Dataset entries

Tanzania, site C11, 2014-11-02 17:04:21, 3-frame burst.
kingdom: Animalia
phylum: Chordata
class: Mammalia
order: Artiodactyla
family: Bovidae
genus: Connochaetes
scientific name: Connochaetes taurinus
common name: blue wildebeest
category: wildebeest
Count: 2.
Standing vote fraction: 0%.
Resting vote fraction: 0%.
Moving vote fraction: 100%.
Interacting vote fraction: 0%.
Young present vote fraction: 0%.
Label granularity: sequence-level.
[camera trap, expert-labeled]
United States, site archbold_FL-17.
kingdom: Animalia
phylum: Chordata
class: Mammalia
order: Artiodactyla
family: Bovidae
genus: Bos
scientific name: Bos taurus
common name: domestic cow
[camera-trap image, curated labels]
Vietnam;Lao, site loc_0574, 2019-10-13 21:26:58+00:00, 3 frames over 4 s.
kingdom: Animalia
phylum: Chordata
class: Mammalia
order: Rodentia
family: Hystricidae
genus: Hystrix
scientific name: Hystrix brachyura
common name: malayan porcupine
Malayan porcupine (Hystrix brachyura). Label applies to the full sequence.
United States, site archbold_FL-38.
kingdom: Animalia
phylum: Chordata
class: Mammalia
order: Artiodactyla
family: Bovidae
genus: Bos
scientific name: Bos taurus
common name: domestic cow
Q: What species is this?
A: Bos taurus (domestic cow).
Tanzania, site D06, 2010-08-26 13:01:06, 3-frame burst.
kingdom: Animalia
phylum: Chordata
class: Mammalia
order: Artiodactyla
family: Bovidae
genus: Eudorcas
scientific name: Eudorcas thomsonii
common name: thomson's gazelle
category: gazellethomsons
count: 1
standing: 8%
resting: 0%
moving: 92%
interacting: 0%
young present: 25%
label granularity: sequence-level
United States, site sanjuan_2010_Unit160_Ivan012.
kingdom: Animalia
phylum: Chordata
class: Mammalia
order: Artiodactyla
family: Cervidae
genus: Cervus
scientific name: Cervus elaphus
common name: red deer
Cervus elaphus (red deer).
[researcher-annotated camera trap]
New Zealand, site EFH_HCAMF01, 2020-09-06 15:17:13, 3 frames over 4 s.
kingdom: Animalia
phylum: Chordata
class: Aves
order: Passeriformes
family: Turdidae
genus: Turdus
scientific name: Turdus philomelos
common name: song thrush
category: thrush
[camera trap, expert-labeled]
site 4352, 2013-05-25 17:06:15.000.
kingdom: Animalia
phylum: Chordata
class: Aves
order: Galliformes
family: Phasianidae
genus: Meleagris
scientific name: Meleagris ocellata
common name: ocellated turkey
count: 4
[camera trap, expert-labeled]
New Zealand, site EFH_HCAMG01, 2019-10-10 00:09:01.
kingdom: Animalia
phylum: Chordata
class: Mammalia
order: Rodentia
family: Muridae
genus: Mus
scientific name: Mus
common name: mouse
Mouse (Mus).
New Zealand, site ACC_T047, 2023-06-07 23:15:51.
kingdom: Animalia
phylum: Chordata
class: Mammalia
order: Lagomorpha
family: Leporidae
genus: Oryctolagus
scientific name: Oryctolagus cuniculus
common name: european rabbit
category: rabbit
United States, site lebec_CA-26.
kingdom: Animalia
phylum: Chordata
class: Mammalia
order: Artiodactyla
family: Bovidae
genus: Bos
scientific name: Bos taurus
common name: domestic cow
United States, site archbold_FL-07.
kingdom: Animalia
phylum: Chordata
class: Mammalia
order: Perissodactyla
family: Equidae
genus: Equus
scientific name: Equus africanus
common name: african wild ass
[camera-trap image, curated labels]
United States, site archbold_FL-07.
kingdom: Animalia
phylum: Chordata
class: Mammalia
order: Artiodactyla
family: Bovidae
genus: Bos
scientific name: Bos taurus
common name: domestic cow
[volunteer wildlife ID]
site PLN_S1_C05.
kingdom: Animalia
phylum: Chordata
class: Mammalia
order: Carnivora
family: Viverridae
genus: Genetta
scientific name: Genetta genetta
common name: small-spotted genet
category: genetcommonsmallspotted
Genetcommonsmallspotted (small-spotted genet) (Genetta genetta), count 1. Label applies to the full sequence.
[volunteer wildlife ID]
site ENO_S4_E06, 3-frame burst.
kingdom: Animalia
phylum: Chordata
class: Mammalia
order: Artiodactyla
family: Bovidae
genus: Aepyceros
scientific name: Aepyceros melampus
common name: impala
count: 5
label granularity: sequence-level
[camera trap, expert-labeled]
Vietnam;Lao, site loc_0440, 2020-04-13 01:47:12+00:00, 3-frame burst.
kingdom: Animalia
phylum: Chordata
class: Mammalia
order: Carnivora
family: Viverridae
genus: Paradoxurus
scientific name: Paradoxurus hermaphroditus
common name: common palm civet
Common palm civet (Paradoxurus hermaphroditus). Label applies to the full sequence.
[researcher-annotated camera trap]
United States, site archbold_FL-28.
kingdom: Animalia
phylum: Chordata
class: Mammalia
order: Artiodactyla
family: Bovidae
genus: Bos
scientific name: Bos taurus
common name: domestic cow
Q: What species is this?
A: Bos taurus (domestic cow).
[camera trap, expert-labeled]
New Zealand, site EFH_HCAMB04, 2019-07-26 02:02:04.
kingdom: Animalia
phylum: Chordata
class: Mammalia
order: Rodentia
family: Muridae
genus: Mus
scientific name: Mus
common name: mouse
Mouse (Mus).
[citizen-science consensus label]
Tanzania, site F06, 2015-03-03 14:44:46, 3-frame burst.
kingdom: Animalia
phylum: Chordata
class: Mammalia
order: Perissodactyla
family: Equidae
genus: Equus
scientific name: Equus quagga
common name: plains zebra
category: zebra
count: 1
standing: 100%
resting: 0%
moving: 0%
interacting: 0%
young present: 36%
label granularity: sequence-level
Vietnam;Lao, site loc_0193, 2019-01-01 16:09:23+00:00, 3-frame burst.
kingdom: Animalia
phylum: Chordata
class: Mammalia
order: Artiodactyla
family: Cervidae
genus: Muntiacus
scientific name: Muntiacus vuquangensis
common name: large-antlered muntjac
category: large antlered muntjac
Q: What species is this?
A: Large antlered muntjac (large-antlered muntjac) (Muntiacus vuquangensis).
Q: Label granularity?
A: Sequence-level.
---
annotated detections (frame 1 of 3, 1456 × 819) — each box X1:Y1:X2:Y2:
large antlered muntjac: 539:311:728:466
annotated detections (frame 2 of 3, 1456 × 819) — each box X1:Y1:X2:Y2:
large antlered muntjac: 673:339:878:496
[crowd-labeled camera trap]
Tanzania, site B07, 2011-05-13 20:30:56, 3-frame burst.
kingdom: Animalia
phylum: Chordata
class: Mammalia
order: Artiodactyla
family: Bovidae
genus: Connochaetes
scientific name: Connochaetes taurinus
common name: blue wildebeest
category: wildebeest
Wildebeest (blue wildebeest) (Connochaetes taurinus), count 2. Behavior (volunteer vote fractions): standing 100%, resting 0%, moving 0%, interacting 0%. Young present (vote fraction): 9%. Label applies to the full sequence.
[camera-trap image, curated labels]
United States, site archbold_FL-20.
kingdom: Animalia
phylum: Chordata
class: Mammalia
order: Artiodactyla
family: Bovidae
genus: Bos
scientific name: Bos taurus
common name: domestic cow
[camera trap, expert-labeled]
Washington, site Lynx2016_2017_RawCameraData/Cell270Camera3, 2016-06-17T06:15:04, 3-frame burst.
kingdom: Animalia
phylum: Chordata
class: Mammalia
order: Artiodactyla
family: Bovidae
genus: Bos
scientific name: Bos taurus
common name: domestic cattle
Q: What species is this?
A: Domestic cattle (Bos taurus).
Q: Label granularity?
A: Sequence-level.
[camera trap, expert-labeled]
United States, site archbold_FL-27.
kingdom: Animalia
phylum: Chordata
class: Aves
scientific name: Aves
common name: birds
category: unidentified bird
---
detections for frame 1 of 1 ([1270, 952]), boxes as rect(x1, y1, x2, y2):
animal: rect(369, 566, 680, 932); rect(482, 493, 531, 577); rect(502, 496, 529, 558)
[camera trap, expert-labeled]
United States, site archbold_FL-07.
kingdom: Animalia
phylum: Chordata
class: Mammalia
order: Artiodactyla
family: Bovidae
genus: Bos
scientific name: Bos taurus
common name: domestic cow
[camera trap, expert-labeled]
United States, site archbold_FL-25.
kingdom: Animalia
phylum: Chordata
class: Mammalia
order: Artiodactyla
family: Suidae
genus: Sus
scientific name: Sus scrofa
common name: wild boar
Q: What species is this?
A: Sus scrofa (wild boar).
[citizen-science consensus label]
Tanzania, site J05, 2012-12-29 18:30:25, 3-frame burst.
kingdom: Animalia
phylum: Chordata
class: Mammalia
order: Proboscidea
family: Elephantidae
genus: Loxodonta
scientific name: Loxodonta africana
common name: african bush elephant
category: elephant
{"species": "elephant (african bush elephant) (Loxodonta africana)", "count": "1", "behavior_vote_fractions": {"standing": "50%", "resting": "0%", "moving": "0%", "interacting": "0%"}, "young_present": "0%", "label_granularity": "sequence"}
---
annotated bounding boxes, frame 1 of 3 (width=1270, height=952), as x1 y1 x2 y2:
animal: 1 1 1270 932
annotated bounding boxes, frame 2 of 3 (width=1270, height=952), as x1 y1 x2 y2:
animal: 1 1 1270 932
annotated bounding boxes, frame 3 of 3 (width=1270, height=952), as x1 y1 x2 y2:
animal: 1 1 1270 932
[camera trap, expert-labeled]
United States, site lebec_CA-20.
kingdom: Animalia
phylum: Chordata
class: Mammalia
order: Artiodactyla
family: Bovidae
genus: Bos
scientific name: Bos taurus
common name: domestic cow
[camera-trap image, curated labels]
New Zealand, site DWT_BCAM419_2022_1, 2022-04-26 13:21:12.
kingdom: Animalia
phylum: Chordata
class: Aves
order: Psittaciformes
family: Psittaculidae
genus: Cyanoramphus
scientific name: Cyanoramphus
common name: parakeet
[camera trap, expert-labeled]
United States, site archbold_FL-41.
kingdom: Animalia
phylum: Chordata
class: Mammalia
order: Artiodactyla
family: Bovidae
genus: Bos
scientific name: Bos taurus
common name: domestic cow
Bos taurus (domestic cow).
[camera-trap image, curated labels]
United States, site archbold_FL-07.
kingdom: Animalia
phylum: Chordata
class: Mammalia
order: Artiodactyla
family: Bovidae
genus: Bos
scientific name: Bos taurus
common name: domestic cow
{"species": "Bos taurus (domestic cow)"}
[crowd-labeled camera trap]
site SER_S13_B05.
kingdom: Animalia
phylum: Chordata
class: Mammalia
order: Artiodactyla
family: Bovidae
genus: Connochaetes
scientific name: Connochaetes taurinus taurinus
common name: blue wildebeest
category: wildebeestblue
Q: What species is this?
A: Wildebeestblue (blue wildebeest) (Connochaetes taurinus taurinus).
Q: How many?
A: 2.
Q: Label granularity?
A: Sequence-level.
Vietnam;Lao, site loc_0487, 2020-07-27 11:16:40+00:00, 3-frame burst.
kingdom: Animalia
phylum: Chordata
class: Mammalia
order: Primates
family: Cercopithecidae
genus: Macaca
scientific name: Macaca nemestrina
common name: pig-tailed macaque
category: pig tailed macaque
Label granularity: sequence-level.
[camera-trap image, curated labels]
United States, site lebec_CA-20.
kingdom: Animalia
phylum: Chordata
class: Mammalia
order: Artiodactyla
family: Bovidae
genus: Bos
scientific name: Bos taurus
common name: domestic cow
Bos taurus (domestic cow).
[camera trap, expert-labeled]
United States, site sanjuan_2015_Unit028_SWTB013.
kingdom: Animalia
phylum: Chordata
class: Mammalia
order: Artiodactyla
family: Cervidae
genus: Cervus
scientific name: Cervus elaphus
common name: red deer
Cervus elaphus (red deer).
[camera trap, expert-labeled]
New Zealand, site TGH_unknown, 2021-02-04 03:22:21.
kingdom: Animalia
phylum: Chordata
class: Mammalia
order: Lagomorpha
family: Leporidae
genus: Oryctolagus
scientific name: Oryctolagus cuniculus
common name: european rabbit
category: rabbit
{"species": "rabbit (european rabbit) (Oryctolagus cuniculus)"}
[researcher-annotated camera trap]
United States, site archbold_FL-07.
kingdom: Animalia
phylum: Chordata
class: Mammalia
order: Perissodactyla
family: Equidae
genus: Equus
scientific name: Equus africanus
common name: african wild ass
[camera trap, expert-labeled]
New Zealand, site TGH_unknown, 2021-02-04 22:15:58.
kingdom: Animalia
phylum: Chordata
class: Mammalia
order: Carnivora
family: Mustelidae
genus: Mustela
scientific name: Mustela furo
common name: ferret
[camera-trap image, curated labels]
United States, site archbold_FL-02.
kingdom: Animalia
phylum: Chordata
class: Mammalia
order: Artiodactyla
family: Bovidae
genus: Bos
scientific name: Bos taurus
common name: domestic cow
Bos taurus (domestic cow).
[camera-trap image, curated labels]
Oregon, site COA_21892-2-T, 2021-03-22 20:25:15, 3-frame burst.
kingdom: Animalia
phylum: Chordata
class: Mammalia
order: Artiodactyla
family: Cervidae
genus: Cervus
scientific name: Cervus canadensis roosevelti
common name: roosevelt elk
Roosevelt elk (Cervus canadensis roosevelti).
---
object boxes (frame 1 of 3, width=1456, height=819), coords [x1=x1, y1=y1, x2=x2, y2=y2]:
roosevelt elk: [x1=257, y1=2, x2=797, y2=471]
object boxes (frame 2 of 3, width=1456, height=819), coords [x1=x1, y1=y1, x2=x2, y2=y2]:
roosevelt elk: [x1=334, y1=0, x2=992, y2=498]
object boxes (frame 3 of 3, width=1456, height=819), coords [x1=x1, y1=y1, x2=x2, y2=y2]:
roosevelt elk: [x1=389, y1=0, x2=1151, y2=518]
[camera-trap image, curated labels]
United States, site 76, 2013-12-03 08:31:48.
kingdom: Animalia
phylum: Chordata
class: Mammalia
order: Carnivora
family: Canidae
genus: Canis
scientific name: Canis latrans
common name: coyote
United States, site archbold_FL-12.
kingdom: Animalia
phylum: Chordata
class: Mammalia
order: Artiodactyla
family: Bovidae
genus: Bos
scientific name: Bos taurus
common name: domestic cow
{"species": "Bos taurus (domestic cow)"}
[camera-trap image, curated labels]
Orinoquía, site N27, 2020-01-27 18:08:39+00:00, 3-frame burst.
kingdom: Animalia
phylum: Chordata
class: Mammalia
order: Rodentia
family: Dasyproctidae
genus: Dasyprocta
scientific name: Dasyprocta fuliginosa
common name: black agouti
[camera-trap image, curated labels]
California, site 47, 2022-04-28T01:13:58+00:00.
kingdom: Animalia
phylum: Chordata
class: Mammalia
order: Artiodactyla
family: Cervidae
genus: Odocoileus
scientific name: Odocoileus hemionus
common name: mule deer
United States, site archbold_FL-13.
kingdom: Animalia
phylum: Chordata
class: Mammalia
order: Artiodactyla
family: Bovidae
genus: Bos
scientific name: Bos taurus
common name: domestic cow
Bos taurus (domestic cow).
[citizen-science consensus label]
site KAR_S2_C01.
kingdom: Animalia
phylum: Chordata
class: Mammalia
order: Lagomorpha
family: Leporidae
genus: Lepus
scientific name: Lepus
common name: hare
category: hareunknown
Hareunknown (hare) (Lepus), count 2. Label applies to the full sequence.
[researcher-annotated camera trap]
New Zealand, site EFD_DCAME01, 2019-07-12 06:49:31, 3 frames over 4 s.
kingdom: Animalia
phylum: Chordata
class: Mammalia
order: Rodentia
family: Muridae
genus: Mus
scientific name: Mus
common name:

▸ **Aim of the exercise**: Leave out every line above except those from the line with "Tanzania, site D06, 2010-08-26" up to and including the line with "New Zealand, site ACC_T047, 2023-06-07", and copy those exactly.

▸ **Exercise output**:
Tanzania, site D06, 2010-08-26 13:01:06, 3-frame burst.
kingdom: Animalia
phylum: Chordata
class: Mammalia
order: Artiodactyla
family: Bovidae
genus: Eudorcas
scientific name: Eudorcas thomsonii
common name: thomson's gazelle
category: gazellethomsons
count: 1
standing: 8%
resting: 0%
moving: 92%
interacting: 0%
young present: 25%
label granularity: sequence-level
United States, site sanjuan_2010_Unit160_Ivan012.
kingdom: Animalia
phylum: Chordata
class: Mammalia
order: Artiodactyla
family: Cervidae
genus: Cervus
scientific name: Cervus elaphus
common name: red deer
Cervus elaphus (red deer).
[researcher-annotated camera trap]
New Zealand, site EFH_HCAMF01, 2020-09-06 15:17:13, 3 frames over 4 s.
kingdom: Animalia
phylum: Chordata
class: Aves
order: Passeriformes
family: Turdidae
genus: Turdus
scientific name: Turdus philomelos
common name: song thrush
category: thrush
[camera trap, expert-labeled]
site 4352, 2013-05-25 17:06:15.000.
kingdom: Animalia
phylum: Chordata
class: Aves
order: Galliformes
family: Phasianidae
genus: Meleagris
scientific name: Meleagris ocellata
common name: ocellated turkey
count: 4
[camera trap, expert-labeled]
New Zealand, site EFH_HCAMG01, 2019-10-10 00:09:01.
kingdom: Animalia
phylum: Chordata
class: Mammalia
order: Rodentia
family: Muridae
genus: Mus
scientific name: Mus
common name: mouse
Mouse (Mus).
New Zealand, site ACC_T047, 2023-06-07 23:15:51.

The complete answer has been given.